# [DOCUMENT PASSAGE]
■ ■ ■ ■ ■ ■ ■

2019 Poster of the Year

Congratulations to Dr. Argyle Bumanglag and the team at University of Florida for the important work they presented using SSP-SAP to create an animal model of temporal lobe epilepsy.

Injections of SSP-SAP into the hippocampus of a rat causes acute hippocampal injury, permanent dentate granule cell-onset epilepsy, and hippocampal sclerosis that closely resembles the selective hippocampal pathology exhibited by patients diagnosed with TLE. The rats are chronically epileptic, with data going out a year for lesioned animals.

Be sure to check out the featured article in Targeting Trends.

An epileptogenic role for hippocampal GABAergic dysfunction has recently been reported (Chun et al., 2019). Specifically, selective ablation of hippocampal GABA neurons by Stable Substance P-saporin (SSP-saporin) conjugate caused dorsal hippocampal sclerosis and chronic epilepsy, without involving convulsive status epilepticus or widespread brain injury. The current study assessed cognitive function in chronically epileptic SSP-saporin-treated rats and their vehicle-injected controls ~8 months following injection. First, rats completed the Morris Water Maze test of spatial learning and memory (Morris et al., 1982). Animals then underwent testing with the object-place paired association (OPPA) task, which requires the hippocampus as well as functional connectivity between the hippocampus and cortical areas (Jo and Lee, 2010; Hernandez et al., 2017), and then a simple object discrimination task. Interestingly, both controls and rats with dorsal hippocampal sclerosis and chronic epilepsy were able to learn the location of the hidden platform in the Morris Water Maze task and could also acquire a simple pair-wise object discrimination. However, epileptic rats with dorsal hippocampal sclerosis were significantly impaired on the OPPA task, which requires animals to integrate spatial location memory with a correct object choice and is a more sensitive measure of cognitive dysfunction (Hernandez et al., 2015). These data indicate that, similar to humans with medial temporal lobe epilepsy, selective hippocampal sclerosis and epilepsy in this model do not result in global cognitive decline. Rather, cognitive functions that require functional connectivity between the hippocampus and cortical areas are selectively affected.

Also see the recent publication:

Chun E, Bumanglag AV, Burke SN, & Sloviter RS. Targeted hippocampal GABA neuron ablation by Stable Substance P–saporin causes hippocampal sclerosis and chronic epilepsy in rats. (2019). Epilepsia60 (5):e52-e57.

Objective: Hippocampal GABA neurons were targeted for selective elimination to determine whether a focal hippocampal GABAergic defect in an otherwise normal brain can initiate cryptogenic temporal lobe epilepsy with hippocampal sclerosis.

Summary:  Hippocampal GABAergic dysfunction is epileptogenic and can produce the defining features of cryptogenic temporal lobe epilepsy.

Dose:  Intrahippocampal injections of SSP-SAP (0.4 ng/10 nL) were performed using a 0.5-μL Neuros Syringe lowered into four hippocampal sites along both the transverse and longitudinal hippocampal axes bilaterally.

■ ■ ■ ■ ■ ■ ■

# [GIVEN INFORMATION]
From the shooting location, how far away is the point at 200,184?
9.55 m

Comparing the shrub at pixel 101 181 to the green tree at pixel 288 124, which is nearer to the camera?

■ ■ ■ ■ ■ ■ ■

For each statement, say yes or no to whether the 2019 Poster of the Year text supports it, and quote the deciding words: (a) Epileptic rats with dorsal hippocampal sclerosis failed to learn where the hidden platform was in the Morris Water Maze. (b) Cognitive function was assessed about 8 months after injection. (c) SSP-SAP was injected into two hippocampal sites.

# [SOLUTION]
(a) No: "both controls and rats with dorsal hippocampal sclerosis and chronic epilepsy were able to learn the location of the hidden platform in the Morris Water Maze task"
(b) Yes: "~8 months following injection"
(c) No: "lowered into four hippocampal sites"